Joined: Jul 17, 2008
Posts: 60
I have re written the code like this...it throws an exxception...


import org.apache.axis.client.Call;
import org.apache.axis.client.Service;
import javax.xml.namespace.QName;

import java.net.*;

public class aaa {

public void connect() throws Exception
{
Service service = new Service();
Call call = (Call)service.createCall();

String endpoint = "http://ip/Service.asmx";
call.setTargetEndpointAddress(new URL(endpoint));
call.setOperationName(new QName("ResumeUpload"));
String email = "email@gmail.com";
Integer SID = (Integer)call.invoke(new Object [] {
new String(email)});
System.out.println("Got result : " + SID);
}
public static void main(String [] args)
{
aaa w = new aaa();
try
{
w.connect();
}
catch(Exception e)
{
System.out.println("An error has occurred.");
e.printStackTrace();
}
System.out.println("Done");

}
}

Please find the error log

AxisFault
faultCode: {http://schemas.xmlsoap.org/soap/envelope/}Client
faultSubcode:
faultString: Server did not recognize the value of HTTP Header SOAPAction: .
faultActor:
faultNode:
faultDetail:
{http://xml.apache.org/axis/}stackTrace:Server did not recognize the value of HTTP Header SOAPAction: .
Ulf Dittmer
Marshal

Joined: Mar 22, 2005
Posts: 41079
    
  43
SOAPAction headers are pretty common (and widely required); the documentation of the target WS should mention what its value needs to be. If you dig into the Call and/or Service classes you should find ways of setting HTTP headers.
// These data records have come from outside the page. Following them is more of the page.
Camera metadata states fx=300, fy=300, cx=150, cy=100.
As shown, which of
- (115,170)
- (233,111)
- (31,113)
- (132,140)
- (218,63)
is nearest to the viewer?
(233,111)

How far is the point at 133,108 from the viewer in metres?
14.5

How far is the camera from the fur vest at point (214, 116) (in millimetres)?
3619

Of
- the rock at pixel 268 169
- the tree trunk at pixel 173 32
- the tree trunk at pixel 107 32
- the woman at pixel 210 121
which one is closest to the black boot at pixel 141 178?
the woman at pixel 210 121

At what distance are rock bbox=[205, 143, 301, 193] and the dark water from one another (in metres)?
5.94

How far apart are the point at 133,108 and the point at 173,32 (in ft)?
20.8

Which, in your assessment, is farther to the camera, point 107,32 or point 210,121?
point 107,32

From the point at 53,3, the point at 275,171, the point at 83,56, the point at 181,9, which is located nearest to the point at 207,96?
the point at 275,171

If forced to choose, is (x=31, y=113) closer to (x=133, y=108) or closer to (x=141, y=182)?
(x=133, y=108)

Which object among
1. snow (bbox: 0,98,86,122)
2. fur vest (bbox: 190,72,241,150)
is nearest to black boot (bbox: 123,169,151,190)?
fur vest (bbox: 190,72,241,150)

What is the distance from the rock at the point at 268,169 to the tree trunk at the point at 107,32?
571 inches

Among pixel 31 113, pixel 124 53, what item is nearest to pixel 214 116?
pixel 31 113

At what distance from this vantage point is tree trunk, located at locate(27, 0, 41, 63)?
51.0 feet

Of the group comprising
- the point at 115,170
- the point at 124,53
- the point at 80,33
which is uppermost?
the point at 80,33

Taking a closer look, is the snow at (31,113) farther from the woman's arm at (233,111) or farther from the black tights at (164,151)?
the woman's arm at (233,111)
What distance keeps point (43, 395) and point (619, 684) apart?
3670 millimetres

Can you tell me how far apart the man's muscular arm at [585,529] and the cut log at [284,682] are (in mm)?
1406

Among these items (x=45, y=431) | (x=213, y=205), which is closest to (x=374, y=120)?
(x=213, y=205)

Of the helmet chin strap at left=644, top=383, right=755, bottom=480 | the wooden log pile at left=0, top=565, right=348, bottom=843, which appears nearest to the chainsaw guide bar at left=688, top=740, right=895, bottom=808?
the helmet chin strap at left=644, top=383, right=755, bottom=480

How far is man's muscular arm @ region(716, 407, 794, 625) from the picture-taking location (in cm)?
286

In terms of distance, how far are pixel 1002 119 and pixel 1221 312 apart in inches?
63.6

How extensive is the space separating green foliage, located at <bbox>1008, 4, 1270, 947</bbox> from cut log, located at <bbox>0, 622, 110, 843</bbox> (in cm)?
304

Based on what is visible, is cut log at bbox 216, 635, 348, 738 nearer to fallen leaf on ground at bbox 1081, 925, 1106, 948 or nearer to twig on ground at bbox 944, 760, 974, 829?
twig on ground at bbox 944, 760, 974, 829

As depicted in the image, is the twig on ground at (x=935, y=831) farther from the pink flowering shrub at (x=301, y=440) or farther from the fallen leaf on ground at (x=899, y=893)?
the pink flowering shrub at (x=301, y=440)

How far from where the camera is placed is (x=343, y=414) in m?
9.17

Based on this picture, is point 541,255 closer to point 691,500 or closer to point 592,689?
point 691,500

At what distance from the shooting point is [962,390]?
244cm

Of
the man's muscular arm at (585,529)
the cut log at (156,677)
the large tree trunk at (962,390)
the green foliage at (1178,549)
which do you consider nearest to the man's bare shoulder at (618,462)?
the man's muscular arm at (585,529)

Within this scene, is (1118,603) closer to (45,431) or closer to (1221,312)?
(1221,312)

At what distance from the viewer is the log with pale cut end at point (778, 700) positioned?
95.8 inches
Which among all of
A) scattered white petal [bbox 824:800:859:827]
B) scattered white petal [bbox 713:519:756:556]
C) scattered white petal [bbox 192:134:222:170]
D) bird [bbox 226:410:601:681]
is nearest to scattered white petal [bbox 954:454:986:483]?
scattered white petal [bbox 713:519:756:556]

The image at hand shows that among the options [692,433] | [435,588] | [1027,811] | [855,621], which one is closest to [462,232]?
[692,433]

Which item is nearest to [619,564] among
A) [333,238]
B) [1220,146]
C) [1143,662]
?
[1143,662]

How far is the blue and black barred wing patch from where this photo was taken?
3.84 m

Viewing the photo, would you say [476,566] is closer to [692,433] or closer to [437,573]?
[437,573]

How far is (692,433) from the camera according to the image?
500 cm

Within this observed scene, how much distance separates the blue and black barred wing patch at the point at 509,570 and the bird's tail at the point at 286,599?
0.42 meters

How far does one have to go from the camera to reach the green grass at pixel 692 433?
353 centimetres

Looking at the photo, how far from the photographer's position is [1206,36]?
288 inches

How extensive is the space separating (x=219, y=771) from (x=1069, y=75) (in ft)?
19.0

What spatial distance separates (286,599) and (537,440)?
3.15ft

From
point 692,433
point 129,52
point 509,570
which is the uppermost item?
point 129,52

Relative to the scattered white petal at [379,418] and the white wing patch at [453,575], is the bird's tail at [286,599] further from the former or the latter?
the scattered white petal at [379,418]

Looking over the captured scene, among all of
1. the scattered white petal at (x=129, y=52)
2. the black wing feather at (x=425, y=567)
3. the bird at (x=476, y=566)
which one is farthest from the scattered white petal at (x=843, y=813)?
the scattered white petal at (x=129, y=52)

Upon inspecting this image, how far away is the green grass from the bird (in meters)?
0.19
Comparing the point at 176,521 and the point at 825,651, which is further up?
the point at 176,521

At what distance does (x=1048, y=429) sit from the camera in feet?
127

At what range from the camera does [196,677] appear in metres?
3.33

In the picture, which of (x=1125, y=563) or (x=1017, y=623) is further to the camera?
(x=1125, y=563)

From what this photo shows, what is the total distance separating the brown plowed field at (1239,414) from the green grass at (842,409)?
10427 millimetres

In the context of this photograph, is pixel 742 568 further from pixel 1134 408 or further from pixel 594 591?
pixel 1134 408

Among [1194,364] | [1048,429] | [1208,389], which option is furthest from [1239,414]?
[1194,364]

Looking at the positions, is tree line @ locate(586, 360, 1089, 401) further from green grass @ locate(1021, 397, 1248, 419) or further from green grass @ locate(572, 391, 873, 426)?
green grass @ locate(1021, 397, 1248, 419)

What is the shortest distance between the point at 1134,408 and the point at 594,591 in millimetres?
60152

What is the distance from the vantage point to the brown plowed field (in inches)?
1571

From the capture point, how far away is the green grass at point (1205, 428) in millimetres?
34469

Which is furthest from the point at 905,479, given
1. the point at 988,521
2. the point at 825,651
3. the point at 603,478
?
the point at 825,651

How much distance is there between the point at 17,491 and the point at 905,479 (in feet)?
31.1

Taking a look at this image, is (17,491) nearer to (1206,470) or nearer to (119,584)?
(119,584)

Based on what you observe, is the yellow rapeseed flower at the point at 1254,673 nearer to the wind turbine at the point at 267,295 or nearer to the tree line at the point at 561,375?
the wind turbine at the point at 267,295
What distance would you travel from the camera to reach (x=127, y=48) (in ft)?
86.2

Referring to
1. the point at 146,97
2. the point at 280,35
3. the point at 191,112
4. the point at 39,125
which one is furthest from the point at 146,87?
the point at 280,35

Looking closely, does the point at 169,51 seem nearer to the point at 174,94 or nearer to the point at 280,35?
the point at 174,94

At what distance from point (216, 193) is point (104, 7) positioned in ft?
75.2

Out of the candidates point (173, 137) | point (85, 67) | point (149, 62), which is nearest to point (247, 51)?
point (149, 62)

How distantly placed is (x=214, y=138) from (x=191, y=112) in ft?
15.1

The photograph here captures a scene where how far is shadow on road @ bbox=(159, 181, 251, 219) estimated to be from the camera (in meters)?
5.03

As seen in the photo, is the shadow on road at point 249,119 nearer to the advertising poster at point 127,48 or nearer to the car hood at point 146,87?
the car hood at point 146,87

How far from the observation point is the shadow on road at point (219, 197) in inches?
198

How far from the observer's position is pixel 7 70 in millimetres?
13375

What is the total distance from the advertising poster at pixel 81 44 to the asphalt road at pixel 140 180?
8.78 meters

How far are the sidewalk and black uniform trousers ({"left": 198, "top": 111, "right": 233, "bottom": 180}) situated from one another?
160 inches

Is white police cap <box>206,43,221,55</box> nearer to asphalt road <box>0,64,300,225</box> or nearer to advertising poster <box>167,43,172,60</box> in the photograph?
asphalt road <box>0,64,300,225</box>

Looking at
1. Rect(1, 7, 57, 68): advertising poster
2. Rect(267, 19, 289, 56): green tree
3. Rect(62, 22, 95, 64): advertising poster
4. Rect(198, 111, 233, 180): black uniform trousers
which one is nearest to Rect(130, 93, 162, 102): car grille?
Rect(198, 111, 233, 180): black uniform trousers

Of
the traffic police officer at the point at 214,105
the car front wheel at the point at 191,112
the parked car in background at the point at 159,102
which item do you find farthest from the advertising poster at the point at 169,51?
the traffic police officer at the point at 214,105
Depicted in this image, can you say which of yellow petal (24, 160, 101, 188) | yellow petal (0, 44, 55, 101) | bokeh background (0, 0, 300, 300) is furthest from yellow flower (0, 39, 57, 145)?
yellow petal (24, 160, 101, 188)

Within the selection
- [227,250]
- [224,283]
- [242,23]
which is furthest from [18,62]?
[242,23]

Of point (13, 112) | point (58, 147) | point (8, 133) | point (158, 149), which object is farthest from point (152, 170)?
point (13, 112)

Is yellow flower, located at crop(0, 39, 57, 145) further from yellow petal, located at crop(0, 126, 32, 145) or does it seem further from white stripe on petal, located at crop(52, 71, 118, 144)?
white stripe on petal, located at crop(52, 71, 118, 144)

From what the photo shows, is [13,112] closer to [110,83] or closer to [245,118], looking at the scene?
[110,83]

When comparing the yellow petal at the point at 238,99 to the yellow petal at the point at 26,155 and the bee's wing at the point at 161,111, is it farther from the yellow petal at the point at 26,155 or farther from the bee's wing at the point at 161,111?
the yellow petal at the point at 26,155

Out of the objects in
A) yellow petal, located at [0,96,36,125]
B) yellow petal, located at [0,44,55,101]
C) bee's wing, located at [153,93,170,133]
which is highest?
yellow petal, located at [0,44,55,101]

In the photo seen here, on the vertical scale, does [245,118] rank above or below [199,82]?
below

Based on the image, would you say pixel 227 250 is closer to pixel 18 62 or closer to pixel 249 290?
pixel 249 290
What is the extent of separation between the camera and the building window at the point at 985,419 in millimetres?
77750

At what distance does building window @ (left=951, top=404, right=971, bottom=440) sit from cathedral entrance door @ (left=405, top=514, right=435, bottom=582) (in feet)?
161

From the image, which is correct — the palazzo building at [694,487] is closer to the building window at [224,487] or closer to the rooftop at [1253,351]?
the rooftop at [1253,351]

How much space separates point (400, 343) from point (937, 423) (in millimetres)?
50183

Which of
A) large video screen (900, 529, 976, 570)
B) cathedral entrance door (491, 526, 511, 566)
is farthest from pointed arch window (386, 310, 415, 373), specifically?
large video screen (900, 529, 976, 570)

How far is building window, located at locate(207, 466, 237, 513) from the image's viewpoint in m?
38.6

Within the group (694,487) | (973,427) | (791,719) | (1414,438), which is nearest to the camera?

Why are you using Axis 1, by the way? It's quite old. Any particular reason not to use Axis 2?

If this was my problem I'd use Axis' wsdl2java tool to create Java client code for accessing the WS, though. Much easier than to try to write the code on one's own.
Ammu Isac
Greenhorn

Joined: Dec 04, 2009
Posts: 6
Hi,
I am a newbie to web services & I too facing the same issue m using axis1 and java 1.4 since its an existing application we are not allowed to change the versions.

I need to call a .net web service from java,

I tried the below code but it doesn't work,with this code I could call a java webservice but not the .Net service.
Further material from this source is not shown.